Testo:
+-------+

Sul leggio di BlogVs: “Uomini e pecore” di Davide Enia
No, il mio non è un giudizio artistico, né estetico critico, e nemmeno una valutazione dettata da rivalità o invidia professionali, antipatie, storie di donne, rivalità virili. si tratta di una constatazione, ragionata e meditata.
Davide Enia è un cretino.
No, non ci sono scusanti attenuanti: è un cretino e basta. Perché uno che scrive di ricordi di guerra e di amicizie di oggi, di carciofi alla giudìa e uova prese dal culo della gallina, e che riesce a commuovermi fino alle lacrime descrivendo una dichiarazione d’amore bellissima fatta cucinando la coda alla vaccinara mentre i soldati di Decimo Giunio Bruto vacillavano sulla riva del Lima, o del Lete, e la ricetta si stempera nel ricordo del primo incontro, beh, allora è uno sleale, cretino, farabutto, bravo, bravissimo, grande scrittore. Uno di cui mi procurerò subito l’opera omnia, o per lo meno il suo primo e finora mi sembra unico romanzo, Così in terra, edito da Baldini&Castoldi. Ah no, guarda qui – ce l’ho, nella catasta dei libri da leggere. Ho avuto fiuto.

+-------+

Problemi e compiti:
A - Quale casa editrice ha pubblicato il romanzo Così in terra, secondo la recensione?
B - Scrivi il seguito della recensione di «Uomini e pecore» di Davide Enia, partendo subito dopo la frase «Ho avuto fiuto.»
Le voci riportate qui sono materiale a sé, distinto dalla recensione.

Dati da esaminare:
+-------+

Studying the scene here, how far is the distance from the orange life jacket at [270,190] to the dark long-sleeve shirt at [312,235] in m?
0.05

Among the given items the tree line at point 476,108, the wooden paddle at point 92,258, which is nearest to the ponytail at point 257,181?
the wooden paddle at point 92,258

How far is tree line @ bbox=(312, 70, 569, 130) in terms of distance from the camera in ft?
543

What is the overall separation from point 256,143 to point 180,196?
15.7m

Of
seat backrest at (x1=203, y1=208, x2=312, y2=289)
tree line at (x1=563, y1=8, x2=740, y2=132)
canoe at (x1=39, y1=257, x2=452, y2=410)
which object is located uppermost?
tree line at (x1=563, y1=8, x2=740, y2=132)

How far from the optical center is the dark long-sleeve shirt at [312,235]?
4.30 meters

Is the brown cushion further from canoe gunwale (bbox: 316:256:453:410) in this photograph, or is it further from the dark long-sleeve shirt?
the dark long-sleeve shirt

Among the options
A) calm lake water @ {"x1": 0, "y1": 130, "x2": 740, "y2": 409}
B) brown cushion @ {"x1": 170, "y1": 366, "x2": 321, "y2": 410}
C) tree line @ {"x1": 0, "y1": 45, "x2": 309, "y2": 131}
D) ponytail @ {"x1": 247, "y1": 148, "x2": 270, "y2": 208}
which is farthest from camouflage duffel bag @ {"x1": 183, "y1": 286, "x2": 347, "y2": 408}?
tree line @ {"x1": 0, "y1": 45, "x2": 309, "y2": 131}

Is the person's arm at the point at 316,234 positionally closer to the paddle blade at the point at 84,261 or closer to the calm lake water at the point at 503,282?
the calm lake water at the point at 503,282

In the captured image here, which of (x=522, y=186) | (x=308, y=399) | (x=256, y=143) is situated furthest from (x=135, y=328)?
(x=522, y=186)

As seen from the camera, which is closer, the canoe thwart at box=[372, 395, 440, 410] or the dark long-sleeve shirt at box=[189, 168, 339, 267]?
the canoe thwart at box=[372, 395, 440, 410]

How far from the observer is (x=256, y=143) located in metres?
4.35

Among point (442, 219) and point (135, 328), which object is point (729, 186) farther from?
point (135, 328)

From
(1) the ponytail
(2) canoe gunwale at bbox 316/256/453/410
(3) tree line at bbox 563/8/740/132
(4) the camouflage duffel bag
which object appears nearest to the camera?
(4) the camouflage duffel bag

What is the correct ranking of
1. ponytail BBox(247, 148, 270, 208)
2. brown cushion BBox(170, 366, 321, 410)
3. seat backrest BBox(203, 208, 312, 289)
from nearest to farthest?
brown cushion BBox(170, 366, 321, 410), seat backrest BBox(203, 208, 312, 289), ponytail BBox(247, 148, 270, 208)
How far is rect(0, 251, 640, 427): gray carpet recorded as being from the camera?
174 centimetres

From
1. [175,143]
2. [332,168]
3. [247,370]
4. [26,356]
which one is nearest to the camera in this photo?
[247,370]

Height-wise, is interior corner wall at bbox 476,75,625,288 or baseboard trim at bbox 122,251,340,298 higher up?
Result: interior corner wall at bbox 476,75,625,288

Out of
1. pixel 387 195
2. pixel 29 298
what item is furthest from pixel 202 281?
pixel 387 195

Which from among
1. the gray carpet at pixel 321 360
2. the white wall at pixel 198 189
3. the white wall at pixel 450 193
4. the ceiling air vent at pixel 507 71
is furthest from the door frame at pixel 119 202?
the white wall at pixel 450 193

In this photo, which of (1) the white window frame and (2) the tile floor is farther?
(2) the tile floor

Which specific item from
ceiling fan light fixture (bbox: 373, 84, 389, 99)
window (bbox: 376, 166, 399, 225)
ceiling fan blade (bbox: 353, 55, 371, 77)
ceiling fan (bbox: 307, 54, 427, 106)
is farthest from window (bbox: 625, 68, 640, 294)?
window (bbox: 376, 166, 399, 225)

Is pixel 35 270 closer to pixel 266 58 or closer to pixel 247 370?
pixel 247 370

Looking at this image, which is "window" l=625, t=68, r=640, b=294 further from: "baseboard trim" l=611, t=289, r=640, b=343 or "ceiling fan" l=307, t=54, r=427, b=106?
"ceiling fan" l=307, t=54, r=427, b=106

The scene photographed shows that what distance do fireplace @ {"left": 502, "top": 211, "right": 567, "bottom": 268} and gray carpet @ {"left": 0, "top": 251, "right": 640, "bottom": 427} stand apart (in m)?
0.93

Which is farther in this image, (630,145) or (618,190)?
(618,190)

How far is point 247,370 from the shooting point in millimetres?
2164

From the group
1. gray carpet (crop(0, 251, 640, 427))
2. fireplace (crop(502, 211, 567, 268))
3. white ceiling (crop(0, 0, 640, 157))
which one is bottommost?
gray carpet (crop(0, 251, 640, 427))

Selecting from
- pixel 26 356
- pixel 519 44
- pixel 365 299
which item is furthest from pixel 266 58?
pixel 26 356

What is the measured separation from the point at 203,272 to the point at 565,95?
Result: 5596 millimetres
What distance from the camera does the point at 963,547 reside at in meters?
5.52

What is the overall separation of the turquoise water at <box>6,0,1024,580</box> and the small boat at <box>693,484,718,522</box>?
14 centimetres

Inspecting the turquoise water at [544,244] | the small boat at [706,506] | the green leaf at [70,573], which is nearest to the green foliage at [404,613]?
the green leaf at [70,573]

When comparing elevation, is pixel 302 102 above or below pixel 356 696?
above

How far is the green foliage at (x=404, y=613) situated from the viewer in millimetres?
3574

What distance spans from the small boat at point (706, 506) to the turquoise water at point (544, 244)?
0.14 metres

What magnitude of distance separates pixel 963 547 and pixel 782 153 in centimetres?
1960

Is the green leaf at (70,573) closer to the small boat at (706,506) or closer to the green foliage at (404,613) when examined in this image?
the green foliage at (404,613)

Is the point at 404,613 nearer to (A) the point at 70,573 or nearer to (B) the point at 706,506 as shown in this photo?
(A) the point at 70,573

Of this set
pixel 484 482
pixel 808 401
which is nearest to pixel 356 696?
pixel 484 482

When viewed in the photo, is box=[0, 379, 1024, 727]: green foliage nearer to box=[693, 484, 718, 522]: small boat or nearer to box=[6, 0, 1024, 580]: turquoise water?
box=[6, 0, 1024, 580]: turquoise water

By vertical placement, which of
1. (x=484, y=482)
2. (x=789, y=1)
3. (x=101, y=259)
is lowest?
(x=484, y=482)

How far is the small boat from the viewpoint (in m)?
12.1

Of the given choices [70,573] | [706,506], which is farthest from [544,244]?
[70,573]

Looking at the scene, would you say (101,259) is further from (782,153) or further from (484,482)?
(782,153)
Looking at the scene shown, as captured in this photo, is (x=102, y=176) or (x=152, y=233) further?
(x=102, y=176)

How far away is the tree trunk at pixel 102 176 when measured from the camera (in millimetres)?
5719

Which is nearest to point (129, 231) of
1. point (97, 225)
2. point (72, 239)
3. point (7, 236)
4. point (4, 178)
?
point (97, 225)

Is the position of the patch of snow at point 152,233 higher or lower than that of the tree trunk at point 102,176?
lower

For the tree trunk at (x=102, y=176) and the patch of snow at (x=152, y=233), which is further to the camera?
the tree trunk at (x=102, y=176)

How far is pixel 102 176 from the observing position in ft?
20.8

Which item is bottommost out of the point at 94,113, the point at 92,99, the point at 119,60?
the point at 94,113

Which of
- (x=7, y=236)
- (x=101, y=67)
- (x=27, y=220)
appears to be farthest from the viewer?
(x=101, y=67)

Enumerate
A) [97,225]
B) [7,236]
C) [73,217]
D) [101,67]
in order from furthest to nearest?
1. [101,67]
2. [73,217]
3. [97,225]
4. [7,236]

+-------+

Risposte ai compiti:
A - Baldini&Castoldi.

B -
Perché invece qui sto parlando di un librettino bellissimo, appunto di Davide Enia, Uomini e pecore (EDT, 100 pp., 7.90€). Ecco, forse il titolo, per quanto significativo, non è bellissimo. Ma il libro sì, ve lo assicuro.
Fa parte della collana – diretta da Luca Iaccarino – Allacarta: percorsi guidati da scrittori alla scoperta delle città e delle relative cucine. Qui siamo nel Lazio, e a Roma, visti attraverso le storie intrecciate e dipanate dal narratore, lo stesso Enia, bravissimo nell’apparecchiarci le vicende, avanti e indietro nel tempo, e a raccontarci prepararci servirci, come ho detto, la coda alla vaccinara, e anche i carciofi alla giudia, e la pasta alla carbonara. E la vita e la storia e la cucina. Ecco.